Spatial questions about pictures:

** Begin **

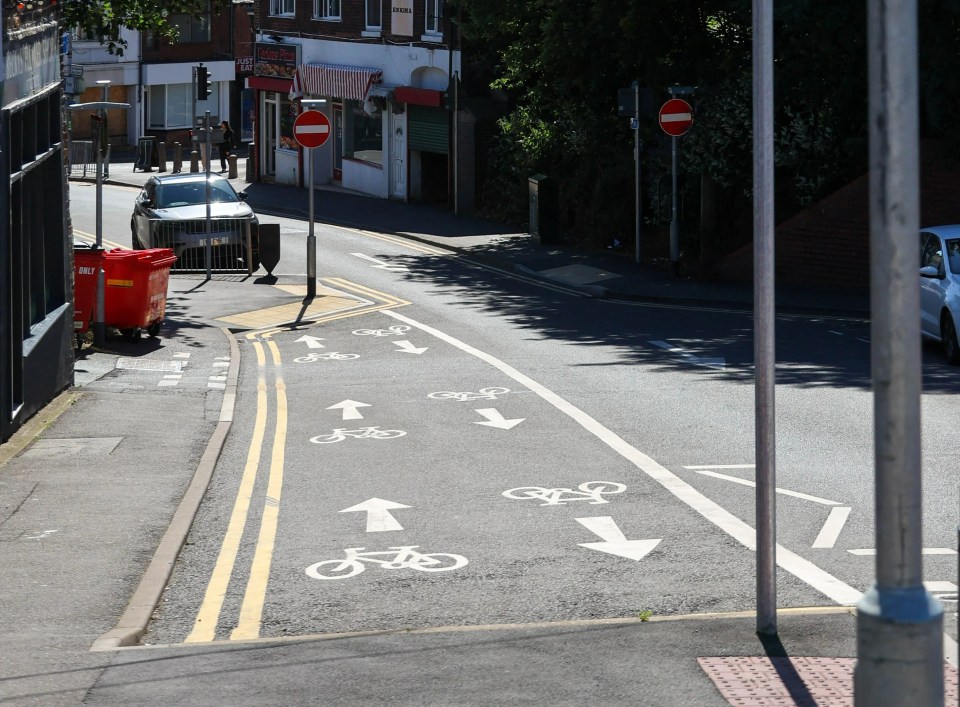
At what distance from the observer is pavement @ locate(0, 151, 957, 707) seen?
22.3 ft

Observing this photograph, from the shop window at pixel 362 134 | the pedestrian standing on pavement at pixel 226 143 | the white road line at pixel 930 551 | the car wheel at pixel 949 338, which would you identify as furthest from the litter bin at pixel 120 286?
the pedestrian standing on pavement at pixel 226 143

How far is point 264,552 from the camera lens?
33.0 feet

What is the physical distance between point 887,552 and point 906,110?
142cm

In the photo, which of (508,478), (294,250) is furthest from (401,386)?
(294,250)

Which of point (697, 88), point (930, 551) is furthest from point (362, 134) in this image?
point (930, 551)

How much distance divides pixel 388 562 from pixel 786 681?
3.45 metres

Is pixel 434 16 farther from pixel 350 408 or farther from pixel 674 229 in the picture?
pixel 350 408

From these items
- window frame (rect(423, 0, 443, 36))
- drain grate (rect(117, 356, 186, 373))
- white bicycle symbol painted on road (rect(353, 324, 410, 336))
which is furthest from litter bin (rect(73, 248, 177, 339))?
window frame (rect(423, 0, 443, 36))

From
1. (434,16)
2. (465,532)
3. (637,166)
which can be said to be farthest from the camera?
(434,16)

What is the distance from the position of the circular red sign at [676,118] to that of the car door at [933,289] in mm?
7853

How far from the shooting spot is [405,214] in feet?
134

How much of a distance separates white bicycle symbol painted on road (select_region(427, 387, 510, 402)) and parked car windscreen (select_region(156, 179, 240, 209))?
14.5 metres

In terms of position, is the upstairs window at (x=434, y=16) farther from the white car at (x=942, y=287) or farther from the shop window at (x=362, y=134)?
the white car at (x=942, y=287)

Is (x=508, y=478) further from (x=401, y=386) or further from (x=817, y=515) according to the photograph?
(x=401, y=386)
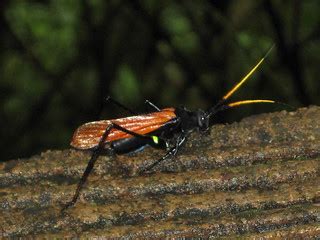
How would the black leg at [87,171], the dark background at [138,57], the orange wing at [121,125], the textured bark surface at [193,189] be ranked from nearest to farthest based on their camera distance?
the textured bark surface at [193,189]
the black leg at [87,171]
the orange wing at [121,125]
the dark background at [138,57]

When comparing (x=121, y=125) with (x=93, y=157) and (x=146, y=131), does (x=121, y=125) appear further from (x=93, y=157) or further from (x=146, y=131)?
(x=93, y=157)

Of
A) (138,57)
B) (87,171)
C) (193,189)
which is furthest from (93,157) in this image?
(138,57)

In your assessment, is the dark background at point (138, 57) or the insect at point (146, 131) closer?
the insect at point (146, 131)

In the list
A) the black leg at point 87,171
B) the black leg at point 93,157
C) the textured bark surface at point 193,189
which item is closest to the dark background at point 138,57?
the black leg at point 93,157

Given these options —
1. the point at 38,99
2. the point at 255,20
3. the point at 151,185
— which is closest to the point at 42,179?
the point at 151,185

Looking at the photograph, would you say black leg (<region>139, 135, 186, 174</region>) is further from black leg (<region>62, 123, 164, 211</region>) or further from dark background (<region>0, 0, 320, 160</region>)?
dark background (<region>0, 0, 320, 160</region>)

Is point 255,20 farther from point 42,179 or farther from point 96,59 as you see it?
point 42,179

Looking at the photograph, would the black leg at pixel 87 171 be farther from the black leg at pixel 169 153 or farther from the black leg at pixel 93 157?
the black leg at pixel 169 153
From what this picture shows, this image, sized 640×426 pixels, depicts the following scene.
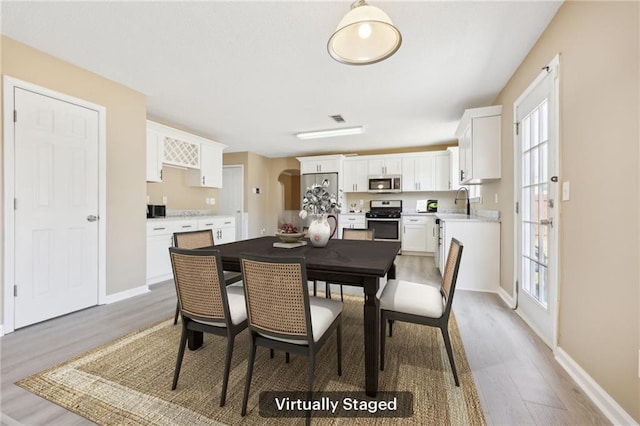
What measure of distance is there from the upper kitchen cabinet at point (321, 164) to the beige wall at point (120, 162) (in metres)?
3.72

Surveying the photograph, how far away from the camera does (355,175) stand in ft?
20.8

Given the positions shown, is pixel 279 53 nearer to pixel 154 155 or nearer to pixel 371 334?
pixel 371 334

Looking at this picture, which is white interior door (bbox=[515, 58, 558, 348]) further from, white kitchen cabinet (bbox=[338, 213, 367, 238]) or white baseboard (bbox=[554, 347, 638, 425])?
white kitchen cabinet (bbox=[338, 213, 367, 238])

** End **

**Written request**
Reproduce the material word for word from its beginning up to and including the line that contains "3.45 metres". Leave the pictures out.

**Task answer**
At what distance from the observer is pavement @ locate(0, 151, 957, 707) seen?
22.3 ft

Observing this photograph, from the shop window at pixel 362 134 | the pedestrian standing on pavement at pixel 226 143 | the white road line at pixel 930 551 | the car wheel at pixel 949 338, which would you identify as furthest from the litter bin at pixel 120 286?
the pedestrian standing on pavement at pixel 226 143

How far is point 264,552 from the camera lens?
33.0 feet

What is the physical distance between point 887,552 and point 906,110?
142cm

In the photo, which of (508,478), (294,250) is furthest from (401,386)?
(294,250)

Which of point (697, 88), point (930, 551) is furthest from point (362, 134) in this image?
point (930, 551)

How much distance divides pixel 388 562 from pixel 786 681?
3.45 metres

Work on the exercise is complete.